Знаете, меня недавно, перед юбилеем, попросили поговорить об Окуджаве со школьниками, и я с ужасом подумала — о чем я могу с ними говорить? С людьми, которые от меня, скорее всего, впервые услышат имя Окуджавы? И вдруг я вспомнила, как Окуджава на рубеже 1980–1990-х представляет себе будущие поколения и думает, что они будут чище. Чище, чем его собственное, которое он в этот момент разоблачает. И вот это ощущение… Огромные силы, потраченные на рефлексию, на разоблачение себя, для того, чтобы следующие поколения были чище и мудрее,— а они не знают ни об этих усилиях, ни даже, возможно, о нем самом. И когда я стала к этому разговору перечитывать Окуджаву, я увидела — он столько всего сказал про те выборы, которые мы сейчас делаем. Про войну — он же 40 лет пишет, казалось бы, на одну и ту же тему, получается, он уже много раз себя повторил. Но он сначала пишет о том, как погиб его круг, погибли друзья, как он остался единственным выжившим. Потом он начинает писать о войне как о времени иллюзий. А потом пишет о том, что вот прошло сколько-то десятилетий, а он все еще с этим живет, война продолжает сниться, «…и уже который год / Прилетает черный мессер — спать спокойно не дает». Это то, что мы сегодня называем травмой, и это тоже надо было открыть, потому что понятия травмы в Советском Союзе не было, соцреализм был исключительно позитивен. Как в конце 1950-х — начале 1960-х надо было разрешить себе грустное, так и травму тоже в какой-то момент надо было себе разрешить.

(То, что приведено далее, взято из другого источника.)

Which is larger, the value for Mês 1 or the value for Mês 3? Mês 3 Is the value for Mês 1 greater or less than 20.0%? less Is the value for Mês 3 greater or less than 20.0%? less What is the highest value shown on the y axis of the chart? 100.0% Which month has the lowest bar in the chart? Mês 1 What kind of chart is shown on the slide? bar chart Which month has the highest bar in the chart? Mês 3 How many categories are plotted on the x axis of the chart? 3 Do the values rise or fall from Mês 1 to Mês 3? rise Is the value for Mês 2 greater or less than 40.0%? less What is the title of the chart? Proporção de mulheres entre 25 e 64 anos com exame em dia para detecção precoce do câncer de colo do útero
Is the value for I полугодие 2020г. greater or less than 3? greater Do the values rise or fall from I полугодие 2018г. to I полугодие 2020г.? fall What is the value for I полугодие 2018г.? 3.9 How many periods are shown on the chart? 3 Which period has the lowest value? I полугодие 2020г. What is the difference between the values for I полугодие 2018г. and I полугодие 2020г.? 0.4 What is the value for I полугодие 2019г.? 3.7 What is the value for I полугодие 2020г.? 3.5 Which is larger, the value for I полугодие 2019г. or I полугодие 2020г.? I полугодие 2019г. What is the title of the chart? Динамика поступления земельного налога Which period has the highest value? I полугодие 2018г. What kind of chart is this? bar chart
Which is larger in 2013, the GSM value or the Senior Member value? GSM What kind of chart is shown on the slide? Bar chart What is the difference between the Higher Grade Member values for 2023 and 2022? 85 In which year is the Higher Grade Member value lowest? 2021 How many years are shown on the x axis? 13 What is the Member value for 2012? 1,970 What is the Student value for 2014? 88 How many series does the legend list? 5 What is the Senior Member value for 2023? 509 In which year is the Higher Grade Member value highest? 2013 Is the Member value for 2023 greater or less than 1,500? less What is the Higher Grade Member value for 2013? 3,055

И сегодня я, наверное, даже чувствую какую-то вину, что человек столько усилий приложил, чтобы начать говорить о чем-то очень важном для нас, а оно нам сейчас не очень интересно, мы свой велосипед изобретаем заново. Такие же бывают ощущения, когда я читаю дискуссии 1970-х годов о правильном общественном поведении и вижу, что сейчас мы снова обсуждаем ровно то же самое, как будто мы это впервые открыли. Психологи говорят, что все это имеет какой-то смысл: мы возвращаемся к одному и тому же, но возвращаемся иначе — и таким образом это постепенно прорабатываем. Но я бы сказала, это очень позитивный взгляд — думать о том, что мы ходим не по одним и тем же граблям, а по неким кругам, которые нас куда-то продвигают. Я не знаю, верить или не верить в позитивность этого движения.